● **Task requirements**: Update the rows below by changing every "tree branch" to "bough". Leave everything else as it is.
--- Begin ---
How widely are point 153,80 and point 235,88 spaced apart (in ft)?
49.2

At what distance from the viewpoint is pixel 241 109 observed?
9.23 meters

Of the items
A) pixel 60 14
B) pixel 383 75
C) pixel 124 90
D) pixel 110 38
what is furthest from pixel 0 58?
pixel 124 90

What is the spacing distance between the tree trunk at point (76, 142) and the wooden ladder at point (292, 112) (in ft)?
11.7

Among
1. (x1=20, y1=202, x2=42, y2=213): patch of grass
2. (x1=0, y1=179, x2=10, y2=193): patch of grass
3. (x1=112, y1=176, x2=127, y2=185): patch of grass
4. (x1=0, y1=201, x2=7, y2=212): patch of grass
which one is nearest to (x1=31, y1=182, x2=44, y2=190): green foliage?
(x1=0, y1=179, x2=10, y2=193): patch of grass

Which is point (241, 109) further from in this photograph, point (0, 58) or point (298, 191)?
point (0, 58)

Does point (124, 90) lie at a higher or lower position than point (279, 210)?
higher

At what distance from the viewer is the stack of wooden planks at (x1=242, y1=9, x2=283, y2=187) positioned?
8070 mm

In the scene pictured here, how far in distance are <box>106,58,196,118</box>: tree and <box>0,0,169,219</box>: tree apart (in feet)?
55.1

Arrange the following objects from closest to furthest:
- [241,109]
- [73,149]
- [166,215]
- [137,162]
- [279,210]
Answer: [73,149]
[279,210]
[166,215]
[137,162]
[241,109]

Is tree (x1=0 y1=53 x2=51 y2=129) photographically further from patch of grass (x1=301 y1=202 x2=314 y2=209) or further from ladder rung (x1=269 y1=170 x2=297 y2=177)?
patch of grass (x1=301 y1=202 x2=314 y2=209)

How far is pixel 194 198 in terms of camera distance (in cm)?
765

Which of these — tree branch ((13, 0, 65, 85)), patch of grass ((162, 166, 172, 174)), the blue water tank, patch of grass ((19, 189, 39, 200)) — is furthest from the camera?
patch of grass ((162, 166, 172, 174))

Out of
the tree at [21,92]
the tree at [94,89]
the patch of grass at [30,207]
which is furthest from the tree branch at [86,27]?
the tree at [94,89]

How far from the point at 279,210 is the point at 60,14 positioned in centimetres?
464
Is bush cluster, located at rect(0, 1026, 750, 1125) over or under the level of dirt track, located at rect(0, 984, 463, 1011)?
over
--- End ---
● **Task result**:
How widely are point 153,80 and point 235,88 spaced apart (in ft)?
49.2

At what distance from the viewpoint is pixel 241 109 observed?
9.23 meters

Of the items
A) pixel 60 14
B) pixel 383 75
C) pixel 124 90
D) pixel 110 38
what is furthest from pixel 0 58?
pixel 124 90

What is the spacing distance between the tree trunk at point (76, 142) and the wooden ladder at point (292, 112) (in ft)?
11.7

Among
1. (x1=20, y1=202, x2=42, y2=213): patch of grass
2. (x1=0, y1=179, x2=10, y2=193): patch of grass
3. (x1=112, y1=176, x2=127, y2=185): patch of grass
4. (x1=0, y1=201, x2=7, y2=212): patch of grass
which one is nearest to (x1=31, y1=182, x2=44, y2=190): green foliage?
(x1=0, y1=179, x2=10, y2=193): patch of grass

Which is point (241, 109) further from in this photograph, point (0, 58) or point (298, 191)?
point (0, 58)

Does point (124, 90) lie at a higher or lower position than point (279, 210)?
higher

At what distance from the viewer is the stack of wooden planks at (x1=242, y1=9, x2=283, y2=187) positioned?
8070 mm

In the scene pictured here, how far in distance are <box>106,58,196,118</box>: tree and <box>0,0,169,219</box>: tree apart (in feet)?
55.1

Arrange the following objects from closest to furthest:
- [241,109]
- [73,149]
- [166,215]
- [137,162]
- [279,210]
Answer: [73,149]
[279,210]
[166,215]
[137,162]
[241,109]

Is tree (x1=0 y1=53 x2=51 y2=129) photographically further from patch of grass (x1=301 y1=202 x2=314 y2=209) or further from ladder rung (x1=269 y1=170 x2=297 y2=177)?
patch of grass (x1=301 y1=202 x2=314 y2=209)

How far is pixel 194 198 in terms of camera distance (in cm)?
765

Which of these — bough ((13, 0, 65, 85)), patch of grass ((162, 166, 172, 174)), the blue water tank, patch of grass ((19, 189, 39, 200)) — is furthest from the camera?
patch of grass ((162, 166, 172, 174))

Out of
the tree at [21,92]
the tree at [94,89]
the patch of grass at [30,207]
which is furthest from the bough at [86,27]?
the tree at [94,89]

How far from the point at 279,210 is the point at 60,14 positioned in centimetres?
464
Is bush cluster, located at rect(0, 1026, 750, 1125) over or under the level of dirt track, located at rect(0, 984, 463, 1011)?
over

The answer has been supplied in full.